When using an Ubuntu18 installation as per the instructions you need to do some additional steps to makes things work (since Python 3.7 is not the default Python):

sudo apt install python3.7-dev
sudo apt install python3.7-venv

Once you have activated the environment use:

pip install -U pip
pip install neuron-cc[tensorflow]
pip install torch-neuron

At this point I was able to reproduce your error. It seems that this installation instructions install an incompatible version of numpy. To fix the issue please use the following:

pip install numpy==1.18.5

I'm assuming here that you used the created environment, rather than the preconfigured conda environment in the comments of the tutorial.
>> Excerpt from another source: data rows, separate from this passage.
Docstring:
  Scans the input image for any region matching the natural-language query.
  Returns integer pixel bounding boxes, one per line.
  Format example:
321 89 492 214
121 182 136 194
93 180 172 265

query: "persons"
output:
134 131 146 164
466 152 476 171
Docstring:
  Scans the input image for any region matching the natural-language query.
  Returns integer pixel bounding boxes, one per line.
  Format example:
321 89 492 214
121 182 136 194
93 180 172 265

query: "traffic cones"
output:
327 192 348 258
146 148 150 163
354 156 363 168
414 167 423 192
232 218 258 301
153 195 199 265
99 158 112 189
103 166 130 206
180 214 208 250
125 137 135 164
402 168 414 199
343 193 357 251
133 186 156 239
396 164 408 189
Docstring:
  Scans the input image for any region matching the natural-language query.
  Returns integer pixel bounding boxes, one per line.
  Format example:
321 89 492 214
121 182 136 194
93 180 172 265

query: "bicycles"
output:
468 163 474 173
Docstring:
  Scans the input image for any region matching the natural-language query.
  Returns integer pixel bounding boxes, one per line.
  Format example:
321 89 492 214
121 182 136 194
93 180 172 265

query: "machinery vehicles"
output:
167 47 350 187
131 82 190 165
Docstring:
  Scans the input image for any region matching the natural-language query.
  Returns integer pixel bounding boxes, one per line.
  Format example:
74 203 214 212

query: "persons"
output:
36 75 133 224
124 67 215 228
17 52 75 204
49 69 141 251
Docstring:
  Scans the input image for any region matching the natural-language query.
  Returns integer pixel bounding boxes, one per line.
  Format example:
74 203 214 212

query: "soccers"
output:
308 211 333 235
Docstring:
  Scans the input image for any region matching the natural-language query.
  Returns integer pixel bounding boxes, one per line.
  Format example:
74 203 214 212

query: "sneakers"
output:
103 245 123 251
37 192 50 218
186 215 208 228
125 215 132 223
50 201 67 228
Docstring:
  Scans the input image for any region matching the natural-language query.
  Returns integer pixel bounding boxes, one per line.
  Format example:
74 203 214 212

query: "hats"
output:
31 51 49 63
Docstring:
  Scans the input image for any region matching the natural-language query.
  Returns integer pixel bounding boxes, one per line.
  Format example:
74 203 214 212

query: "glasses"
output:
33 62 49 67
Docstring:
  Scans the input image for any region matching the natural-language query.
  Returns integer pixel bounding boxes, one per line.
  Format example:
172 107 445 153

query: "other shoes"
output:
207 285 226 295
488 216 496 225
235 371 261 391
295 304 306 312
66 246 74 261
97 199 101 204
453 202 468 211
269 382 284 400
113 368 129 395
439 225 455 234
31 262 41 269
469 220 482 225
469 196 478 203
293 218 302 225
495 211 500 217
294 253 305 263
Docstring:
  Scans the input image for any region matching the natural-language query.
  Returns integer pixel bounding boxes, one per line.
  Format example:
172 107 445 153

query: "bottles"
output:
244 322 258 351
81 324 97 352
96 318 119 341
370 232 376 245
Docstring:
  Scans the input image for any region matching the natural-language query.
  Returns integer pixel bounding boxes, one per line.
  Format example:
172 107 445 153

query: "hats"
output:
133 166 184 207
Please respond here and let us know if this does not correct your issue . We'll look at the install documentation and wheel requirements to prevent this problem in future.

sunbc0120 commented 3 years ago

Hi @mrnikwaws , thanks for your following up.

  1. Yes, I'm using a self-created and managed environment with conda (due to reasons to use Neuron, TorchServe and another open-source Deep Learning Frameworks and attempt to have their dependencies and version requirements be happy with each other)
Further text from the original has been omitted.